Our professional fitness trainers at the YMCA of Delaware have been busy hitting the books and the weight bench at the same time. Funding from the Chichester Foundation now makes it possible for each branch to train at least two staff as Certified Inclusive Fitness Trainers through the American College of Sports Medicine. The Certified Inclusive Fitness Trainer will be able to systematically address physical barriers experienced by individuals with disabilities like Sharon Schneider, who believed medical issues from a previous health concern would prevent her from exercising.
“Coming to the Y has improved my walking. I feel so much stronger and I really enjoy coming to the Y,” Schneider says. “I take a lot of medicine because of Diabetes, but working out at the Y has been the best medicine. Many times I am tired before I come, but after my workout, I feel fantastic.”

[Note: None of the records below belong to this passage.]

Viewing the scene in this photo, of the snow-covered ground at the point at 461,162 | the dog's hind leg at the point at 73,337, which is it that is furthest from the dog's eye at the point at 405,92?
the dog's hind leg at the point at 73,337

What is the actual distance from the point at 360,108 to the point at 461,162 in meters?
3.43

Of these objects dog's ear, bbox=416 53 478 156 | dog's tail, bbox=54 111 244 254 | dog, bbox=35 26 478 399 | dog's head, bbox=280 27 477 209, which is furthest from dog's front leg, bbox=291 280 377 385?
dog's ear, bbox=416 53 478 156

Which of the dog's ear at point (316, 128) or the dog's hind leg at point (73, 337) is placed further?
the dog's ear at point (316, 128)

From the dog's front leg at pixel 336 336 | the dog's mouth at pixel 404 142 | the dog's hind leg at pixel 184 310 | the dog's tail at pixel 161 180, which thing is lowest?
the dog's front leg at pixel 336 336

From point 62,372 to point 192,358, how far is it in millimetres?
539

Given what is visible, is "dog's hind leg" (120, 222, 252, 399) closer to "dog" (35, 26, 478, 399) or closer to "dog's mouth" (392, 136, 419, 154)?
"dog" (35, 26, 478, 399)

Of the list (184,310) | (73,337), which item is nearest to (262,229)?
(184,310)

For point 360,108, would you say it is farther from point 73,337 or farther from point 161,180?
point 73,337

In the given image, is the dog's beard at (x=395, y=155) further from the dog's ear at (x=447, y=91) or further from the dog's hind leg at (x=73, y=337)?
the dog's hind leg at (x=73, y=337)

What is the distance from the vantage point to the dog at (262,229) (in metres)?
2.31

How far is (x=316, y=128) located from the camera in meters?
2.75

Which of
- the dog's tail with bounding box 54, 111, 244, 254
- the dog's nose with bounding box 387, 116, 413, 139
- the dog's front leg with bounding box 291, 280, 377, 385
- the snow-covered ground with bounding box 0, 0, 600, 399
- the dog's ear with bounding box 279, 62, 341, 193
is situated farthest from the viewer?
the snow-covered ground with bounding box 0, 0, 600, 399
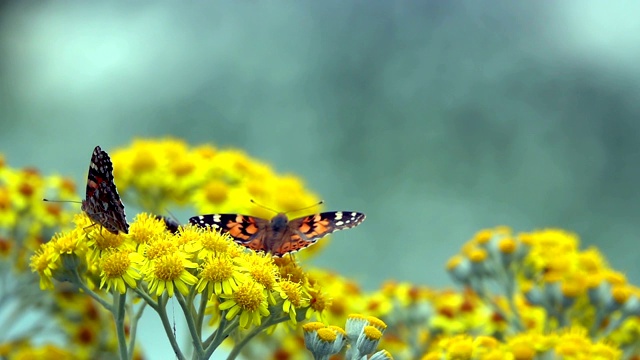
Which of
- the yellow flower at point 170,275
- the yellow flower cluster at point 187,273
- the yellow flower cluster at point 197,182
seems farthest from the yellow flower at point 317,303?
the yellow flower cluster at point 197,182

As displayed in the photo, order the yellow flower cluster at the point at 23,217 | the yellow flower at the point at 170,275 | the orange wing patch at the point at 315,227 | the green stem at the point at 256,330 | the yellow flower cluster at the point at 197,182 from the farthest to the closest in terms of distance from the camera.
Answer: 1. the yellow flower cluster at the point at 23,217
2. the yellow flower cluster at the point at 197,182
3. the orange wing patch at the point at 315,227
4. the green stem at the point at 256,330
5. the yellow flower at the point at 170,275

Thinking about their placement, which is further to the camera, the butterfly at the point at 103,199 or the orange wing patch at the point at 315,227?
the orange wing patch at the point at 315,227

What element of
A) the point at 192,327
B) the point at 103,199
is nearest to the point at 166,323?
the point at 192,327

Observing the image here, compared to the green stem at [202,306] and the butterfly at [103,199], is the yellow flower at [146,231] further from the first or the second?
the green stem at [202,306]

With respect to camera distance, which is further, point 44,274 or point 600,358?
point 600,358

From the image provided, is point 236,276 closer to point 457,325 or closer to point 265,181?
point 265,181

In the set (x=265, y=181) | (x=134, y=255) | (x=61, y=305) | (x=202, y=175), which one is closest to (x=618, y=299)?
(x=265, y=181)

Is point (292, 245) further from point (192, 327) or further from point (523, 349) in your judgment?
point (523, 349)

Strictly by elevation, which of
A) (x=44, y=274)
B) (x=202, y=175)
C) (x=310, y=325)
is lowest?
(x=310, y=325)
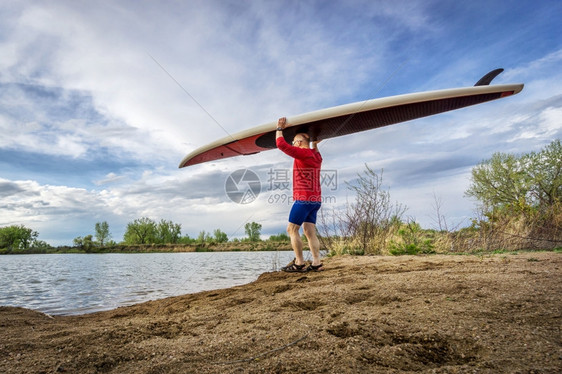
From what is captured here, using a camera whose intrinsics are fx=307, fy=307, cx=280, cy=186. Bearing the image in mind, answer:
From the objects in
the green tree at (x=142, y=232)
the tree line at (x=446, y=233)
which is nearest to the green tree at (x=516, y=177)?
the tree line at (x=446, y=233)

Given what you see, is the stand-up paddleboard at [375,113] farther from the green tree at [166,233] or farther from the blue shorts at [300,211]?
the green tree at [166,233]

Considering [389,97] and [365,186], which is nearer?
[389,97]

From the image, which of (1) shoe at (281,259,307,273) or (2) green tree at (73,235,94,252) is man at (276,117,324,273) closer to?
(1) shoe at (281,259,307,273)

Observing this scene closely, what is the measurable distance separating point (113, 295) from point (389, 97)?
5.30 m

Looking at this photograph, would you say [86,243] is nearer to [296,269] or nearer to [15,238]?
[15,238]

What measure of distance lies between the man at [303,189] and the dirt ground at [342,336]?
5.78ft

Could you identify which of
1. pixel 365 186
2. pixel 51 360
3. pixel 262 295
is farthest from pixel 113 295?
pixel 365 186

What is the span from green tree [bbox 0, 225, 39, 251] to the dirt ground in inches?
1359

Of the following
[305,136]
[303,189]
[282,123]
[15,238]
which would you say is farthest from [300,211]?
[15,238]

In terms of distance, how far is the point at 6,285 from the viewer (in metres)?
6.23

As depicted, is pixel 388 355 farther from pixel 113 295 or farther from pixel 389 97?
pixel 113 295

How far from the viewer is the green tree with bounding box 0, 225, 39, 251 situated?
93.4ft

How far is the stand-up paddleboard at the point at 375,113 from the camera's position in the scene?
14.3 feet

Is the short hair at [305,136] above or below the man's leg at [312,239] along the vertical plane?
above
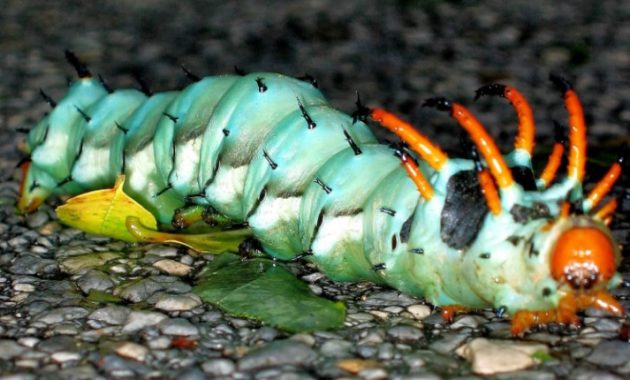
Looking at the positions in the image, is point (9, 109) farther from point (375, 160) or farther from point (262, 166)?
point (375, 160)

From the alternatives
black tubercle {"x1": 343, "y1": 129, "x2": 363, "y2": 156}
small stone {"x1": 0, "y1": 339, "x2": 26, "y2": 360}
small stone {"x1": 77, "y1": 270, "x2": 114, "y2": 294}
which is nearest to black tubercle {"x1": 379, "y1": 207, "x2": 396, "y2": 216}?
black tubercle {"x1": 343, "y1": 129, "x2": 363, "y2": 156}

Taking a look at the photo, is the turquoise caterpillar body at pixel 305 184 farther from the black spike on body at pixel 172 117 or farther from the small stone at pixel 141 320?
the small stone at pixel 141 320

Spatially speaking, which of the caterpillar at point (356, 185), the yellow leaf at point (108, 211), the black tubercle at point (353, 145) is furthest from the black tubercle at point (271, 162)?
the yellow leaf at point (108, 211)

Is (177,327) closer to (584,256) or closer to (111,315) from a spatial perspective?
(111,315)

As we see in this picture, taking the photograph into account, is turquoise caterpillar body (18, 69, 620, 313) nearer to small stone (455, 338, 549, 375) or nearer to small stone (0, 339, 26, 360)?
small stone (455, 338, 549, 375)

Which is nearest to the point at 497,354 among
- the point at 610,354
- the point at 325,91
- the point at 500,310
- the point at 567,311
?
the point at 500,310

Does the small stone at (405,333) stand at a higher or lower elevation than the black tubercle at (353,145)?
lower
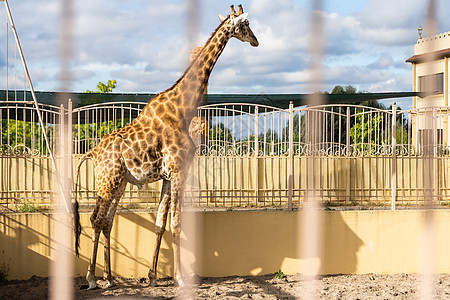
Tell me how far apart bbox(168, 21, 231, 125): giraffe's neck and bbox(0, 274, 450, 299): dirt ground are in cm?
193

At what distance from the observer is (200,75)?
18.7 ft

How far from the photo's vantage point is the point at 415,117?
9016mm

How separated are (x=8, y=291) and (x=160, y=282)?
1717mm

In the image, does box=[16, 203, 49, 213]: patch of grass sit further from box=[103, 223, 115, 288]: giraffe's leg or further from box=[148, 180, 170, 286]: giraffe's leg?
box=[148, 180, 170, 286]: giraffe's leg

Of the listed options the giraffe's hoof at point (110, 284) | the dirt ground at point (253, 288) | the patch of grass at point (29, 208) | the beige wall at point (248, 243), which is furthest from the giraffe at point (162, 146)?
the patch of grass at point (29, 208)

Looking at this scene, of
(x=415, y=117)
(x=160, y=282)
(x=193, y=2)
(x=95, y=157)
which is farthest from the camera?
(x=415, y=117)

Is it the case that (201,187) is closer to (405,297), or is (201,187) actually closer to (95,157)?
(95,157)

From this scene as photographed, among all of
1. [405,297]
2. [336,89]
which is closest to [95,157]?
[405,297]

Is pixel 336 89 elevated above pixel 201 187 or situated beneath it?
elevated above

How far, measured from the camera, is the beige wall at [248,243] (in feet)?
20.9

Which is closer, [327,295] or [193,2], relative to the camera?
[193,2]

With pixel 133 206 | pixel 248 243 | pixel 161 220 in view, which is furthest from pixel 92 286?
pixel 248 243

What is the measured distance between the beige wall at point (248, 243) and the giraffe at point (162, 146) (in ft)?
2.28

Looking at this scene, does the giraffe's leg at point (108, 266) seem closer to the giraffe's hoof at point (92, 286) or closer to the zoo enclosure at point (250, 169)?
the giraffe's hoof at point (92, 286)
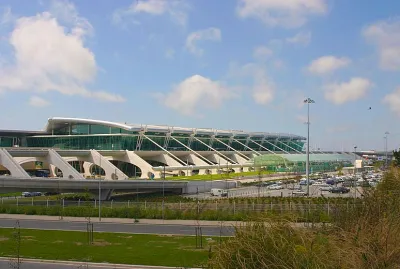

That’s exactly what Terri Borkland, Fitness Center Director at the Brandywine Y, wants to hear. Borkland, is among those who recently passed the extensive certification test to better serve people who may benefit from adapted fitness equipment or programs.
In addition to the newly certified trainers, many YMCA of Delaware locations provide special adaptive fitness equipment, specialized programming and even an overhead suspension system that allows individuals with physical challenges to participate in group exercise classes, walk on a treadmill, and/or perform other exercises from an assisted standing position.
“Being at the Y has improved my stamina and has let me celebrate the things that I can do rather than dwell on the things I cannot do. I am very grateful for the Y,” says Brandywine YMCA member Sue Olson.
According to the Delaware State Department of Health and Social Services, twelve percent of Delawareans have a disability that places them at risk for health complications. Borkland says trainers with the inclusive certification can bridge the gap and make a true difference in the lives of those who have medical issues ranging from hearing and sight impairments to cerebral palsy, Parkinson’s disease, arthritis, and other physical complications.